Chi No Rondo really is a master class in level design. Each stage is unique, with most having multiple routes. The fun comes in finding the secret exits, which take you on a completely different journey to Dracula's castle. Along the way, if you look hard enough, you can rescue Maria from sacrifice. Once you have done this she becomes a playable character and brings a different approach to how levels must be tackled.

Richter handles a little different from Simon Belmont. You are no longer able to attack diagonally and the whip always stays in chain form. To compensate for the lack of whip flexibility the sub weapons you pick up can be super charged to cause massive damage across the screen. A back flip move has also been added and you will need it if you are to progress in the later levels.

The level design may be excellent but there is no escaping that this game is hardcore when it comes to difficulty. The new moves are all welcome but removing the diagonal attack can create console-smashing levels of frustration as enemies taunt you from unreachable positions.
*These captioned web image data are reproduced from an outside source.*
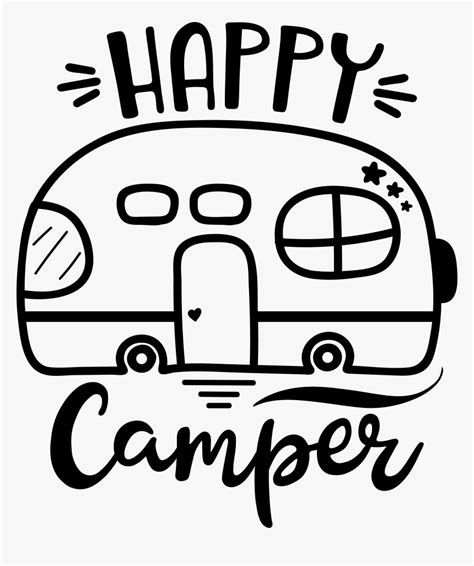 This Adorable "happy Camper - Happy Camper Svg Free, HD Png Download ...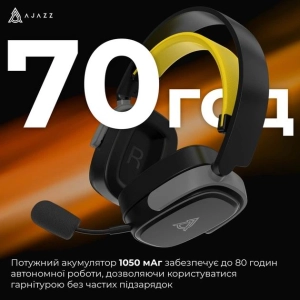 Навушники Ajazz AHM09 MAX Чорні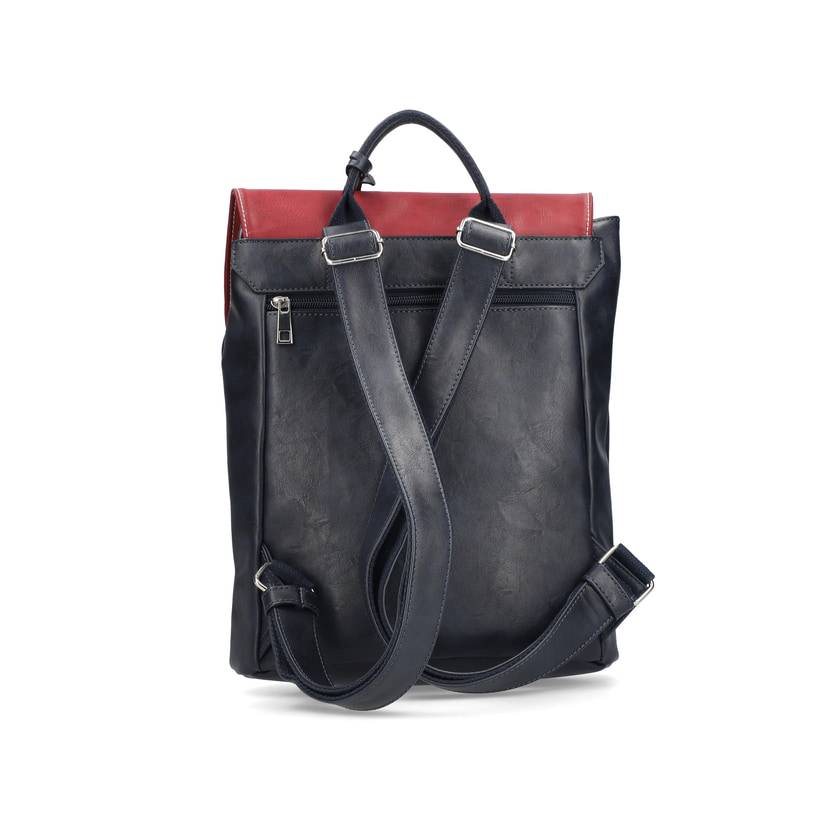 Rieker Artikelnummer H1357-14 Rieker Rucksack stahlblau-kirschrot Auslauf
Of course in order to play the game you are going to need to be pretty hardcore as well. It certainly isn't a player afraid of a challenge that imports a Japanese console and pays a three-figure sum for an old two-dimensional platformer. Once the new moves have been mastered it is possible to make progress but you must be patient. At least the excellent electronic orchestral score will keep you amused as you plummet to your doom continually.

It was a real travesty that a game of this quality remainws so elusive for many fans. There is a PSP port but it simply is not the same and the PSP is hardly the perfect platform to take the game to a mass audience. However, there is now an much easier way to play the game in the form of the Wii virtual console. Chi No Rondo deserves its excellent reputation and we can only hope it makes it's way onto more consoles in the future.